Central to his practice is the notion of mental space: an environment shaped by architectural elements in which perception, memory and emotion are structured. Drawing from personal experiences, he distils the anecdotal into underlying frameworks, allowing his installations to function as spaces for thought in which the viewer is actively positioned, both physically and mentally. Architecture and themes of house and home play a key role throughout his work.
Recent exhibitions include Coup de Théâtre. A Play of Clay at ABBY Kortrijk and Sottobosco at Museum Dr. Guislain (2026), as well as Cities and Eyes at Fridman Gallery in New York City and lumen in Berlin (2025).
For ARCHITECT@WORK Brussels, two works were selected that are emblematic of Jonas Vansteenkiste’s oeuvre.
One of these is Victoria May Thatcher (2019–2020), a key work in which his exploration of architecture as a psychological and political space comes sharply into focus. Created during a residency at the European Ceramic Work Centre, the sculptural work originates from a concrete experience in Liverpool. An ornamental element from a façade, originally intended as an embellishment within a social housing project, is enlarged, distorted and detached from its context. What was once a sign of care and dignity is transformed by Vansteenkiste into an obstruction: an element that literally blocks access to the home.
The title connects three historical figures, Queen Victoria, Margaret Thatcher and Theresa May, thereby evoking a layered history of social housing in the United Kingdom. It spans from Victorian idealism, in which architecture served as a tool for social uplift, through the neoliberal dismantling under Thatcher, to the contemporary crisis made painfully visible after the Grenfell Tower fire.
In Victoria May Thatcher, ornament shifts from aesthetics to critique. The work functions as a heterotopia: a space in which different temporal layers and ideologies converge and clash. Architecture here does not appear as a neutral backdrop, but as a carrier of power, memory and exclusion.
By transforming the house, traditionally a place of protection, into an inaccessible structure, Vansteenkiste poses a fundamental question: who has the right to live somewhere, and who is excluded?
A second work, A Pile of Homes (2014), is a sculpture that vividly articulates Vansteenkiste’s critical approach to architecture as a bearer of ideology and desire.
At first glance, the work appears to be an anonymous pile of stones, but closer inspection reveals fragments of houses: roofs, chimneys, window openings. What once stood for security and identity now appears as residue, torn from its context and reduced to a fragile mass. The sculpture refers to post war housing developments of the 1960s, in which living increasingly became governed by economic logic and speculation.

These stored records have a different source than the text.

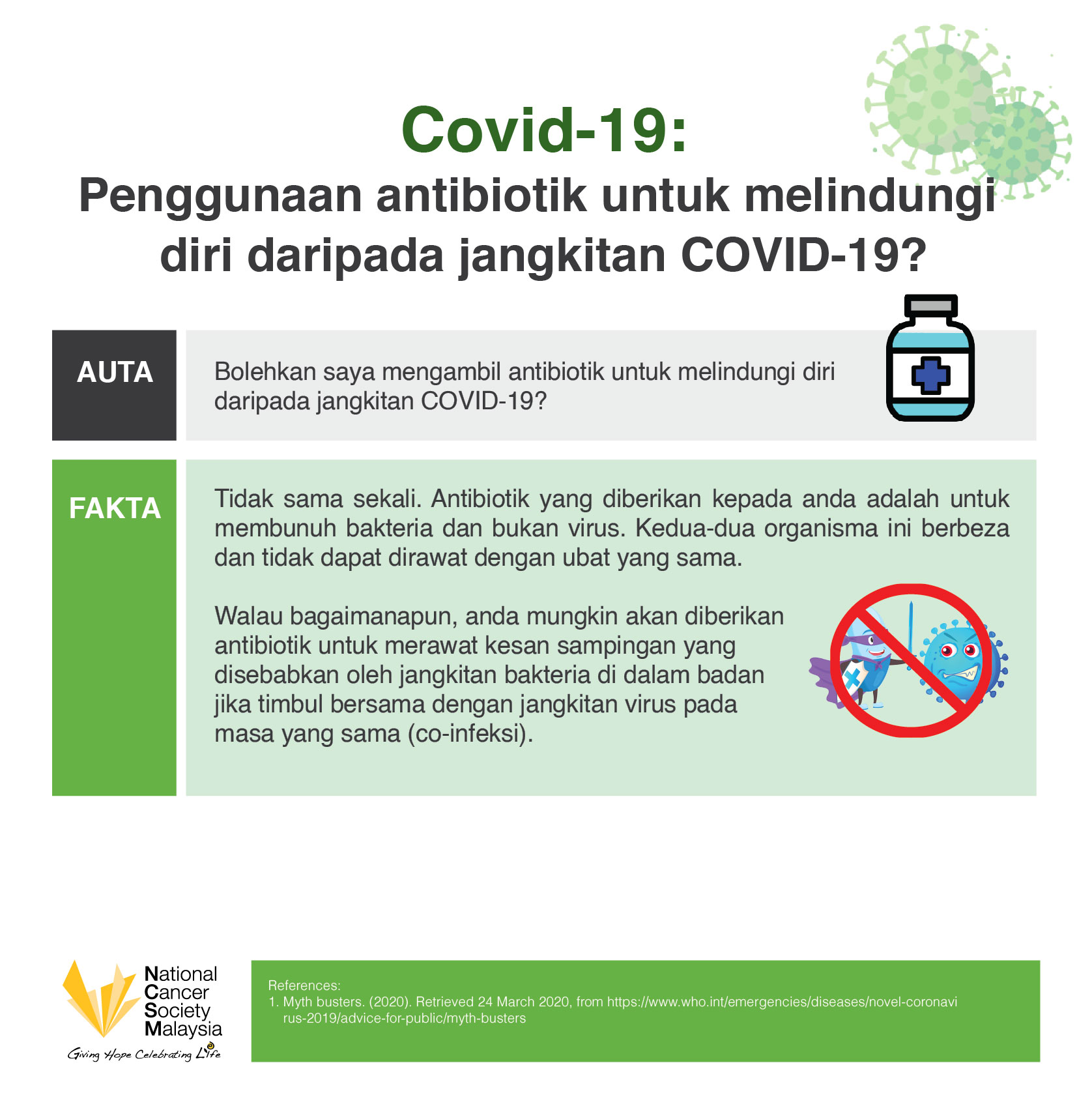 Covid-19:
Penggunaan antibiotik untuk melindungi diri daripada jangkitan COVID-19?

AUTA

Bolehkan saya mengambil antibiotik untuk melindungi diri daripada jangkitan COVID-19?

FAKTA

Tidak sama sekali. Antibiotik yang diberikan kepada anda adalah untuk membunuh bakteria dan bukan virus. Kedua-dua organisma ini berbeza dan tidak dapat dirawat dengan ubat yang sama.

Walau bagaimanapun, anda mungkin akan diberikan antibiotik untuk merawat kesan sampingan yang disebabkan oleh jangkitan bakteria di dalam badan jika timbul bersama dengan jangkitan virus pada masa yang sama (co-infeksi).

National Cancer Society Malaysia
Giving Hope Celebrating Life

References:
1. Myth busters. (2020). Retrieved 24 March 2020, from https://www.who.int/emergencies/diseases/novel-coronavirus-2019/advice-for-public/myth-busters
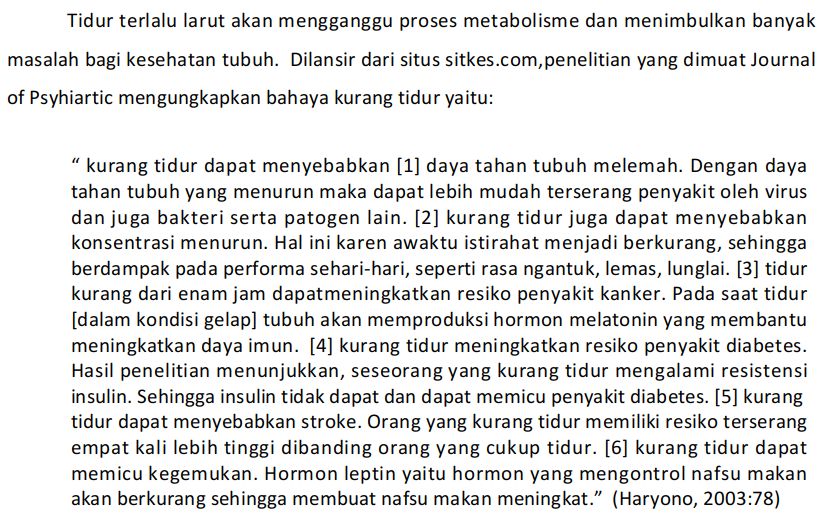 Tidur terlalu larut akan mengganggu proses metabolisme dan menimbulkan banyak masalah bagi kesehatan tubuh. Dilansir dari situs sitkes.com,penelitian yang dimuat Journal of Psyhiartic mengungkapkan bahaya kurang tidur yaitu:

“ kurang tidur dapat menyebabkan [1] daya tahan tubuh melemah. Dengan daya tahan tubuh yang menurun maka dapat lebih mudah terserang penyakit oleh virus dan juga bakteri serta patogen lain. [2] kurang tidur juga dapat menyebabkan konsentrasi menurun. Hal ini karen awaktu istirahat menjadi berkurang, sehingga berdampak pada performa sehari-hari, seperti rasa ngantuk, lemas, lunglai. [3] tidur kurang dari enam jam dapatmeningkatkan resiko penyakit kanker. Pada saat tidur [dalam kondisi gelap] tubuh akan memproduksi hormon melatonin yang membantu meningkatkan daya imun. [4] kurang tidur meningkatkan resiko penyakit diabetes. Hasil penelitian menunjukkan, seseorang yang kurang tidur mengalami resistensi insulin. Sehingga insulin tidak dapat dan dapat memicu penyakit diabetes. [5] kurang tidur dapat menyebabkan stroke. Orang yang kurang tidur memiliki resiko terserang empat kali lebih tinggi dibanding orang yang cukup tidur. [6] kurang tidur dapat memicu kegemukan. Hormon leptin yaitu hormon yang mengontrol nafsu makan akan berkurang sehingga membuat nafsu makan meningkat.” (Haryono, 2003:78)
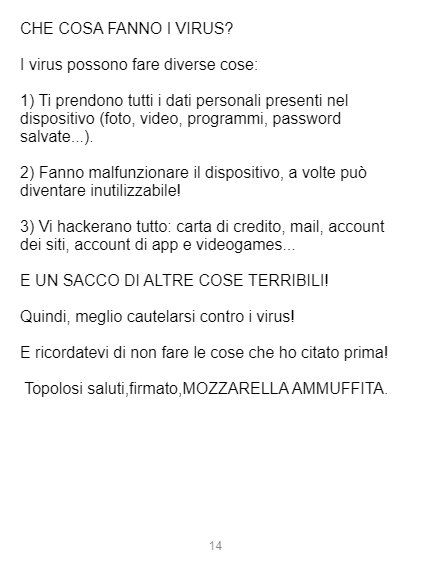 CHE COSA FANNO I VIRUS?

I virus possono fare diverse cose:

1) Ti prendono tutti i dati personali presenti nel dispositivo (foto, video, programmi, password salvate...).

2) Fanno malfunzionare il dispositivo, a volte può diventare inutilizzabile!

3) Vi hackerano tutto: carta di credito, mail, account dei siti, account di app e videogames...

E UN SACCO DI ALTRE COSE TERRIBILI!

Quindi, meglio cautelarsi contro i virus!

E ricordatevi di non fare le cose che ho citato prima!

Topolosi saluti,firmato,MOZZARELLA AMMUFFITA.

14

Aligned with the ideas of Alain de Botton, the work demonstrates how architecture helps shape our identity, while also revealing how standardised housing models undermine this potential. The houses invoked by Vansteenkiste are not places of meaning, but clichés, hollow promises of stability and happiness.

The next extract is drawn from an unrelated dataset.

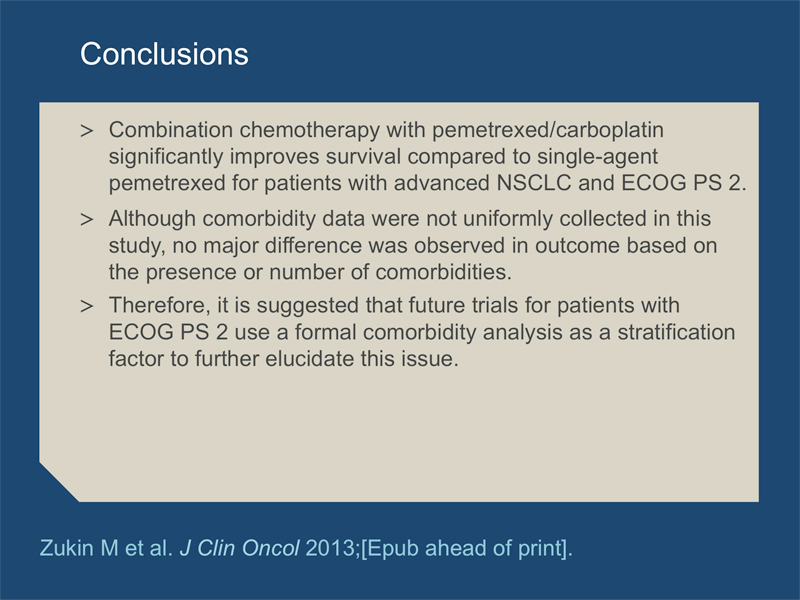 Conclusions

> Combination chemotherapy with pemetrexed/carboplatin significantly improves survival compared to single-agent pemetrexed for patients with advanced NSCLC and ECOG PS 2.

> Although comorbidity data were not uniformly collected in this study, no major difference was observed in outcome based on the presence or number of comorbidities.

> Therefore, it is suggested that future trials for patients with ECOG PS 2 use a formal comorbidity analysis as a stratification factor to further elucidate this issue.

Zukin M et al. J Clin Oncol 2013;[Epub ahead of print].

The pile itself functions as a contemporary ruin, resonating with the thinking of Walter Benjamin, in which construction and decay coincide. At the same time, it suggests a stratification of failed housing ideologies, from post war optimism to the neoliberal commodification of the home. Where Michel de Certeau describes space as something that is lived, Vansteenkiste presents the inverse: a space that has lost its inhabitants and remains only as form.
Yet A Pile of Homes also contains a gesture of care. By collecting and rearranging these fragments, Vansteenkiste turns ruin into monument, a silent reflection on what dwelling might have been. The sculpture thus balances between critique and melancholy, posing a fundamental question: what does it mean to be at home when that place itself proves unstable?